• **Selected excerpt**
════════

The number of bits added to the buffer per call to Rand5 is currently 4/5 * 2 so 1.6. If the 1/5 probability value is included that increases by 0.05 so 1.65 but see the comment in the code where I have had to disable this.

Bits consumed by call to Rand7 = 3 + 1/8 * (3 + 1/8 * (3 + 1/8 * (...
This is 3 + 3/8 + 3/64 + 3/512 ... so approx 3.42

By extracting information from the sevens I reclaim 1/8*1/7 bits per call so about 0.018

This gives a net consumption 3.4 bits per call which means the ratio is 2.125 calls to Rand5 for every Rand7. The optimum should be 2.1.

I would imagine this approach is significantly slower than many of the other ones here unless the cost of the call to Rand5 is extremely expensive (say calling out to some external source of entropy).

ShuggyCoUk 2009-05-13 17:38:16

Your solution appears correct, aside from some simple errors: "if(count > 1)" should be "if(count <= 1)", and the "i++" that occurs shortly thereafter should be inside the curly braces that precede it. I'm not sure whether or not BitsSet() is correct, but that's somewhat irrelevant.

Adam Rosenfield 2009-05-13 18:51:43

Overall, though, your function is very difficult to understand. It does make a _slightly_ better use of entropy than it otherwise could, at the cost of more complication. There's also no reason to initially fill the buffer with 35 random bits on the first call, when 3 would suffice.

════════

• **Exercise requirements**
a) In the Rand7 discussion, edit the passage starting with "This gives a" and going on through "source of entropy).", replacing "external" with "remote".
b) According to the Rand7 discussion, what is the optimum number of calls to Rand5 for every Rand7?
c) Carry on the Rand7 discussion from the point where it stops.

[Data entries]
════════

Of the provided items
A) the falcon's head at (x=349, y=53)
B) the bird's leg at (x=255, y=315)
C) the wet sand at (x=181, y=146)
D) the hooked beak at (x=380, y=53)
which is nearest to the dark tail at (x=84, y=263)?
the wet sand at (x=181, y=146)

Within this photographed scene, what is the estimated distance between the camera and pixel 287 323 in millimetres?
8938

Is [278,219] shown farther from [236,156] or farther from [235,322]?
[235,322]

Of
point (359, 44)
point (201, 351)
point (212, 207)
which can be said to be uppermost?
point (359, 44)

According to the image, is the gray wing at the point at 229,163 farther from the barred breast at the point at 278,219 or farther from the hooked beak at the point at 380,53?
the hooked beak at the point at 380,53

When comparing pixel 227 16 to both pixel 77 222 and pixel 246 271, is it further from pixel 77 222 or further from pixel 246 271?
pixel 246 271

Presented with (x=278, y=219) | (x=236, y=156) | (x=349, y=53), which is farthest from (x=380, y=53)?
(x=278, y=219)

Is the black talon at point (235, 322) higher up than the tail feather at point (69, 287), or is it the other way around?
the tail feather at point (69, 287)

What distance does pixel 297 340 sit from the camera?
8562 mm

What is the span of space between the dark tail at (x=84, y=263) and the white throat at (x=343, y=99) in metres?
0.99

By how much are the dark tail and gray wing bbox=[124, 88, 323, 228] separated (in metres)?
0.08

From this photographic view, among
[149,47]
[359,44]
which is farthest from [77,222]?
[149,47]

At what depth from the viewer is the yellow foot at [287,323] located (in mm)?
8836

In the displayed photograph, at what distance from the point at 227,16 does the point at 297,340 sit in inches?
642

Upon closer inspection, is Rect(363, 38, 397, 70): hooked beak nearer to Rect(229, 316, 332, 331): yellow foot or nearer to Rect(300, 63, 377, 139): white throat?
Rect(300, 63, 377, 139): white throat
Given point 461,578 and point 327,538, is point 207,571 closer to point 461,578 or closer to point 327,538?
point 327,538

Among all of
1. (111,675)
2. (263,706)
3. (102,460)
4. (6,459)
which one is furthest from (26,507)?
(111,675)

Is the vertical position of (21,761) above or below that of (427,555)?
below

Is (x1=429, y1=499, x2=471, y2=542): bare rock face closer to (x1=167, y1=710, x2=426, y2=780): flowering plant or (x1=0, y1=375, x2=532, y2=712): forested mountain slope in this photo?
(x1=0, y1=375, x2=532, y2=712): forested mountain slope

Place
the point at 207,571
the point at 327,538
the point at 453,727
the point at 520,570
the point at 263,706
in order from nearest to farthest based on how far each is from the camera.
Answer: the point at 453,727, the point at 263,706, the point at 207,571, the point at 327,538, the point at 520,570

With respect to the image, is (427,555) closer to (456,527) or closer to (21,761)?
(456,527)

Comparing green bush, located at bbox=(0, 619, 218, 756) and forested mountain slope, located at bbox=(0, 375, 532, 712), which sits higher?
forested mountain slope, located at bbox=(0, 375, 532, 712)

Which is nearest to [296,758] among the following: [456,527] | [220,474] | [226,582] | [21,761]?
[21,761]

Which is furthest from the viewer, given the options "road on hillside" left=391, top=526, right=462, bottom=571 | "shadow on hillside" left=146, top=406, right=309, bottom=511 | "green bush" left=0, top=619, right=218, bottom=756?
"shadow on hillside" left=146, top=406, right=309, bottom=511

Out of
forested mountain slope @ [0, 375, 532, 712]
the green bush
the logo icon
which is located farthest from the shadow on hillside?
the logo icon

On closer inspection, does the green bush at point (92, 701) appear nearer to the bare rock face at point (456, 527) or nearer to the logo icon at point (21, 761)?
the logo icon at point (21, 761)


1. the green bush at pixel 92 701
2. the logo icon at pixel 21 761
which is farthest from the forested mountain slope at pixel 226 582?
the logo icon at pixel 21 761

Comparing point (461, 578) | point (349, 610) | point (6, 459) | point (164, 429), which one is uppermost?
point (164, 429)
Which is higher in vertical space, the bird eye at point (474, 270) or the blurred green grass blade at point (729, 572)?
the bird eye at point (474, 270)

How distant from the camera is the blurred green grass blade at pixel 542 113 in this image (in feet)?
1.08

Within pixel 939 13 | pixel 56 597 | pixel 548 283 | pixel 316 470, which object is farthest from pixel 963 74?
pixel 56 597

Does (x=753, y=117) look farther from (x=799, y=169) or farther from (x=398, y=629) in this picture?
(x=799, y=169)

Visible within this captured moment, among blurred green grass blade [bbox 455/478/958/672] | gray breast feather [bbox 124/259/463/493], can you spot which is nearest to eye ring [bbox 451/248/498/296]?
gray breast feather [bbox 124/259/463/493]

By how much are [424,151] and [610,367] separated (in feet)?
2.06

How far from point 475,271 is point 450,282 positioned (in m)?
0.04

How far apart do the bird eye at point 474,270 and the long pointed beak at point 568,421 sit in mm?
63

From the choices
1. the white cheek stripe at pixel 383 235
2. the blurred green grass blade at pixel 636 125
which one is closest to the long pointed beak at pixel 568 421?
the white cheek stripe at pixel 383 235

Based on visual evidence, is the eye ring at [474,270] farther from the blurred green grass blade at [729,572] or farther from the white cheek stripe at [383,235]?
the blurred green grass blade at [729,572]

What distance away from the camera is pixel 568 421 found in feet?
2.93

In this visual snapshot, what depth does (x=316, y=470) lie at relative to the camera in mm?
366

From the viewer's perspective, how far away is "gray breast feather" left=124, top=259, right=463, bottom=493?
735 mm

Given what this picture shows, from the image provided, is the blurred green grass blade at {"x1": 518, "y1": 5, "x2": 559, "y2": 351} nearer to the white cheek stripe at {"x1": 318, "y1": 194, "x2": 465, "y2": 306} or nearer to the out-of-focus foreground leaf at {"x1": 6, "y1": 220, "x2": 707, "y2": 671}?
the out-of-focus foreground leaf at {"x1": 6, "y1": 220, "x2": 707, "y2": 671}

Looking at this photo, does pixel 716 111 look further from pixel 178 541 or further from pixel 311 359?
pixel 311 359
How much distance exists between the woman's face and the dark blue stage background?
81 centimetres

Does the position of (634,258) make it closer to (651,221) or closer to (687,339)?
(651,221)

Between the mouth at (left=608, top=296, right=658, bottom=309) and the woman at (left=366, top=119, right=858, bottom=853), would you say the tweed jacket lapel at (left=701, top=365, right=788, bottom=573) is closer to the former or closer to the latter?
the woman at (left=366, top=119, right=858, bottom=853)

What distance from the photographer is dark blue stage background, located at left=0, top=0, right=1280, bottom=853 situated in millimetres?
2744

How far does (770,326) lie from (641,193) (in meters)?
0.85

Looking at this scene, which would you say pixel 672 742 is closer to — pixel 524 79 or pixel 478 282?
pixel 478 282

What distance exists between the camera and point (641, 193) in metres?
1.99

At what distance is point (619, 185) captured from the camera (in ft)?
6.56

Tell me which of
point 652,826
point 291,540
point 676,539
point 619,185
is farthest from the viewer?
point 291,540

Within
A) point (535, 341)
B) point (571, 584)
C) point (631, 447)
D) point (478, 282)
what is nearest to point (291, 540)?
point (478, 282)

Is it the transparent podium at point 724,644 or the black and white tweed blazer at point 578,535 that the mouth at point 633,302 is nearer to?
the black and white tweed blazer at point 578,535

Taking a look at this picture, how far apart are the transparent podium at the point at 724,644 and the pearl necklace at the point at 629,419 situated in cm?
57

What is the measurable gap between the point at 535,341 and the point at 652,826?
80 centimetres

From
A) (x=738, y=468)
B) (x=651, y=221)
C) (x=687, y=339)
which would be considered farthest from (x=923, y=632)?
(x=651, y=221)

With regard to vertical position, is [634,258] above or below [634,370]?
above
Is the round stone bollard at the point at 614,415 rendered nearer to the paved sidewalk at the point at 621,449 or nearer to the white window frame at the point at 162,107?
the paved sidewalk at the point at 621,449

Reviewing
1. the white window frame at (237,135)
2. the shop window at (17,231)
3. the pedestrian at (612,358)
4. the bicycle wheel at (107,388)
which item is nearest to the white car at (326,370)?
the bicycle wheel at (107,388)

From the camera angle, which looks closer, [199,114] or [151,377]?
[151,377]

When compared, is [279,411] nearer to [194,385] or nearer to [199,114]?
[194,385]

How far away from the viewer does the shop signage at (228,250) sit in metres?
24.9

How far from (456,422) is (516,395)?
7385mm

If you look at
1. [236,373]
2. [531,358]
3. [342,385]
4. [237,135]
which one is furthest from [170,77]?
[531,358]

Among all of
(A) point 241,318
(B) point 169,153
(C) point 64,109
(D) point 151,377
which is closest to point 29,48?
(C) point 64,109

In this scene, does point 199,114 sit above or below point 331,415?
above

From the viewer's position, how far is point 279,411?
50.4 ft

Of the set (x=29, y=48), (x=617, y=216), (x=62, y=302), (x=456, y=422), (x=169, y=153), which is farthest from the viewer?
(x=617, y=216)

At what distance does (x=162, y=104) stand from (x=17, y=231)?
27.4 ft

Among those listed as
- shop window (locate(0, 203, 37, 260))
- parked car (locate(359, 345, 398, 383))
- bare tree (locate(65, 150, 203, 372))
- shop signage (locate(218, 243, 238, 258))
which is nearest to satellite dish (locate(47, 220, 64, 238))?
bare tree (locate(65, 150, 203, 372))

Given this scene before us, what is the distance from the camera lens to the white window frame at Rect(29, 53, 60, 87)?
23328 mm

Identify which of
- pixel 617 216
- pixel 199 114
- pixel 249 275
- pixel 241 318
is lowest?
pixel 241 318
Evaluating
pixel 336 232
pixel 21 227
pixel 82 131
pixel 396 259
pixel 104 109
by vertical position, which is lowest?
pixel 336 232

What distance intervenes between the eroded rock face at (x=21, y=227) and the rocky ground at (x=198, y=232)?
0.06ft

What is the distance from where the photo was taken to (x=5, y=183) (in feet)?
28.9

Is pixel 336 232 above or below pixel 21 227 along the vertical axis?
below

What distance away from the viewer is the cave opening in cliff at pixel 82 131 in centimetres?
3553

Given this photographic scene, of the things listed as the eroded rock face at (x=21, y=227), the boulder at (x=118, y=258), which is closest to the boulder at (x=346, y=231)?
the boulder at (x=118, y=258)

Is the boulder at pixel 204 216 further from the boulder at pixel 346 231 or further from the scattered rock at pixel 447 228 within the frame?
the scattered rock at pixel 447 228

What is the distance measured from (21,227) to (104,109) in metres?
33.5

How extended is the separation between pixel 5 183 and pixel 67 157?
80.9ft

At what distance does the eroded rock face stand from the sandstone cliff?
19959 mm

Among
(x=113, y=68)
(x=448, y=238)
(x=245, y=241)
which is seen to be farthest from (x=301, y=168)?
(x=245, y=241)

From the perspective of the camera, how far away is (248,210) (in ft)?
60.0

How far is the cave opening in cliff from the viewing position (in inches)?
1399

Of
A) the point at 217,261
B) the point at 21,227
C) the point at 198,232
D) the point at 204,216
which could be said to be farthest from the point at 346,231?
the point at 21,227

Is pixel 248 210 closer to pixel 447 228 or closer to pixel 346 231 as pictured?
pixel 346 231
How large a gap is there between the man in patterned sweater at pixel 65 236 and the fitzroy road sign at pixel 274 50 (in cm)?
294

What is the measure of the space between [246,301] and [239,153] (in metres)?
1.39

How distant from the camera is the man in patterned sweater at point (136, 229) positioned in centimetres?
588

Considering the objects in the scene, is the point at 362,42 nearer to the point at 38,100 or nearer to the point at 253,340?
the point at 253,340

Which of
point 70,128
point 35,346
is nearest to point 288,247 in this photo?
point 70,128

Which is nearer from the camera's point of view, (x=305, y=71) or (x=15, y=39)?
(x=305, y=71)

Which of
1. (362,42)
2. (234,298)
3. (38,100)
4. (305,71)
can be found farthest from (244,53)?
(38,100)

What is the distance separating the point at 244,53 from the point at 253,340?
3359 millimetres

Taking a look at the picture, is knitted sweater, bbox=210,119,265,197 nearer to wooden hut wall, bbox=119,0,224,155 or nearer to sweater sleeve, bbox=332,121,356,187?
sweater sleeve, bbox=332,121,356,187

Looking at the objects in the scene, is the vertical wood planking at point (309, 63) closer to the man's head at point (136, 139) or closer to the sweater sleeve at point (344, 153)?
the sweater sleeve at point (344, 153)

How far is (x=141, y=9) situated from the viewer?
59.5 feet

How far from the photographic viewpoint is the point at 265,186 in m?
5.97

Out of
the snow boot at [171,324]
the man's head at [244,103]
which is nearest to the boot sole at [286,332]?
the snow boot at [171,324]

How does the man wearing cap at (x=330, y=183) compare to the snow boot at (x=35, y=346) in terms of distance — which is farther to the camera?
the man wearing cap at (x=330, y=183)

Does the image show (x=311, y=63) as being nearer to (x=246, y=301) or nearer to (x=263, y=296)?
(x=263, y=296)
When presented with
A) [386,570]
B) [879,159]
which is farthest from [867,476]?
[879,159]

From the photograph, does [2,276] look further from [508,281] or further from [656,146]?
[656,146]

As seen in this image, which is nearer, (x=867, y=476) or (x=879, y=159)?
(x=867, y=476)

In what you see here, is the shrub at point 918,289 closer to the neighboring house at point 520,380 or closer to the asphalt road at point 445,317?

════════

• **Answers to the exercise**
a)
This gives a net consumption 3.4 bits per call which means the ratio is 2.125 calls to Rand5 for every Rand7. The optimum should be 2.1.

I would imagine this approach is significantly slower than many of the other ones here unless the cost of the call to Rand5 is extremely expensive (say calling out to some remote source of entropy).

b) 2.1

c)
Adam Rosenfield 2009-05-13 18:56:35

I corrected the <= thanks, the i++ really should be there though. It should happen on the zero and the 1 case (adding a 1 or a zero respectively to the buffer). This is absolutely not what I would suggest using, it's horribly complicated. I was just interested i how close I could get to the theoretical entropy limits inherent in the problem... Thanks for the feedback.Ironically the filling of the buffer on the first call was to make it simpler to write :)

ShuggyCoUk 2009-05-13 20:35:10

I reworked this to be easier to understand (at the cost of speed) but also made it correct. It is not optimum yet, for some reason the 1/5 bits cause issues even though they are uniform in count.

ShuggyCoUk 2009-05-14 10:18:35

Answer 24

+46 A:

I'd like to add another answer, in addition to my first answer. This answer attempts to minimize the number of calls to rand5() per call to rand7(), to maximize the usage of randomness. That is, if you consider randomness to be a precious resource, we want to use as much of it as possible, without throwing away any random bits. This answer also has some similarities with the logic presented in Ivan's answer.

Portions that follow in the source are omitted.